### Extract provided
-- begin --

[OLPC Networking] Testing the Wireless driver changes
Michail Bletsas
mbletsas at laptop.org
Thu Jan 17 12:32:04 EST 2008
There is quite a bit of important history removed from this discussion.
We designed the laptop to be able to do mesh forwarding *all the time*.
This was a fundamental decision because it affected every other choice
that we made in the wireless subsystem.
One of the issues that it introduced is that it makes the radio deviate
from what "proper" radio behavior is supposed to be under Linux these
days: when you bring an interface down (ifconfig eth0 down), its radio
should be disabled. If you don't bring the interface up on boot, the radio
should stay off. Pretty clean and simple.
When it comes to our radio - we *designed it* to start forward frames soon
after you initialize it and keep doing it regardless of what the host
interface does.
That's why we used a radio with its own CPU and memory.
So things like "iwconfig eth0 txpower off" might be doing the right thing,
however they do so (if they do**) indirectly, by controlling the host
interface.

-- end --

### Written request 1
According to the mailing list post on testing the wireless driver changes, what was the laptop designed to be able to do all the time?

### The input

-- begin --

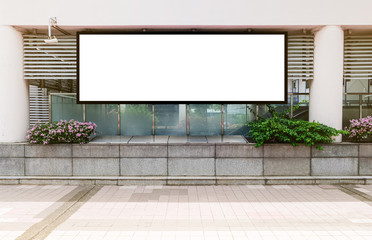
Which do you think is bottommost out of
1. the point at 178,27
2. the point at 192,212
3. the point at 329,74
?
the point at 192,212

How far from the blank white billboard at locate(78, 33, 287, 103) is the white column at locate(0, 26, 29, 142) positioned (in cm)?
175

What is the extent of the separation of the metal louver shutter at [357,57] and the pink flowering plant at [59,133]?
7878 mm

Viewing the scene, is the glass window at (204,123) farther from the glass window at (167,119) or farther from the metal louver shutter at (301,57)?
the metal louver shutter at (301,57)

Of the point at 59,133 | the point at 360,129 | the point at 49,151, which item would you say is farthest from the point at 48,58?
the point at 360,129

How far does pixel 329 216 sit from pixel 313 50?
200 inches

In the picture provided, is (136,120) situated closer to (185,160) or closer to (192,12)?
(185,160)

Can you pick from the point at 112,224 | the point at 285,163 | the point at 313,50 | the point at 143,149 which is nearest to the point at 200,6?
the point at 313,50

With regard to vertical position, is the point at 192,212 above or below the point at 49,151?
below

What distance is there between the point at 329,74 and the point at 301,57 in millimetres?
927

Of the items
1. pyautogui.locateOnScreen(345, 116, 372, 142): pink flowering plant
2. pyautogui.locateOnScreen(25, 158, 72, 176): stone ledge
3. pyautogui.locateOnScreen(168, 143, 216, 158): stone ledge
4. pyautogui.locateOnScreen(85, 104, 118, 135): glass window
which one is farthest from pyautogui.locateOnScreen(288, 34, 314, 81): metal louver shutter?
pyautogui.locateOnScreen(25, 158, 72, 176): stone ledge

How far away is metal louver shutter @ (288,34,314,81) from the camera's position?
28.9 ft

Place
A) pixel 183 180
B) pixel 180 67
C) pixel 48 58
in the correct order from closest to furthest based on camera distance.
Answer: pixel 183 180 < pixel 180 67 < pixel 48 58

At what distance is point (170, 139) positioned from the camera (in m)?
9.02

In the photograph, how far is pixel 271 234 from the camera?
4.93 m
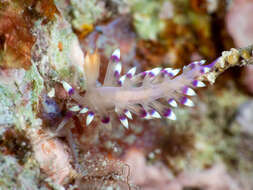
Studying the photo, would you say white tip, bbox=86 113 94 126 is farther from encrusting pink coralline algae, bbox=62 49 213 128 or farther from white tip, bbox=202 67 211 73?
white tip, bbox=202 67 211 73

-- end --
-- begin --

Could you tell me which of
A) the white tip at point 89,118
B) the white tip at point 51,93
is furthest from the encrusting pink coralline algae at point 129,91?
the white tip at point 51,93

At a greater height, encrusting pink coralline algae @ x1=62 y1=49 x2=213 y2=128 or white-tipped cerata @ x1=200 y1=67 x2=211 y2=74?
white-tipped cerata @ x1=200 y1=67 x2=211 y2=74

-- end --
-- begin --

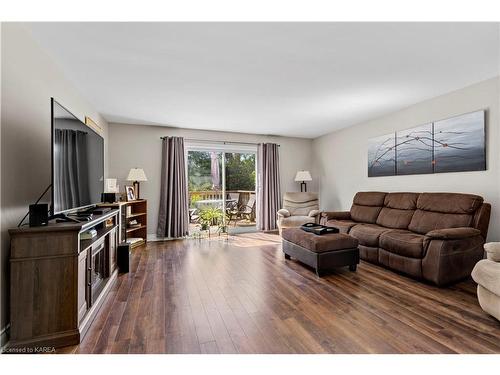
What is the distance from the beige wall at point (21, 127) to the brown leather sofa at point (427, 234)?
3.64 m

-- end --

### Written request 2
Please find every line in the rows above that contains the word "louver", and copy each one. Case counts.

### Full solution 1
Mesh forwarding.

### Full solution 2
What is the extent of the separation of the metal louver shutter at [357,57] and the pink flowering plant at [59,133]?
Viewing the scene, is the glass window at (204,123) farther from the glass window at (167,119) or farther from the metal louver shutter at (301,57)?
the metal louver shutter at (301,57)
which one is farthest from pyautogui.locateOnScreen(288, 34, 314, 81): metal louver shutter?
How far away is metal louver shutter @ (288,34,314,81) from the camera's position?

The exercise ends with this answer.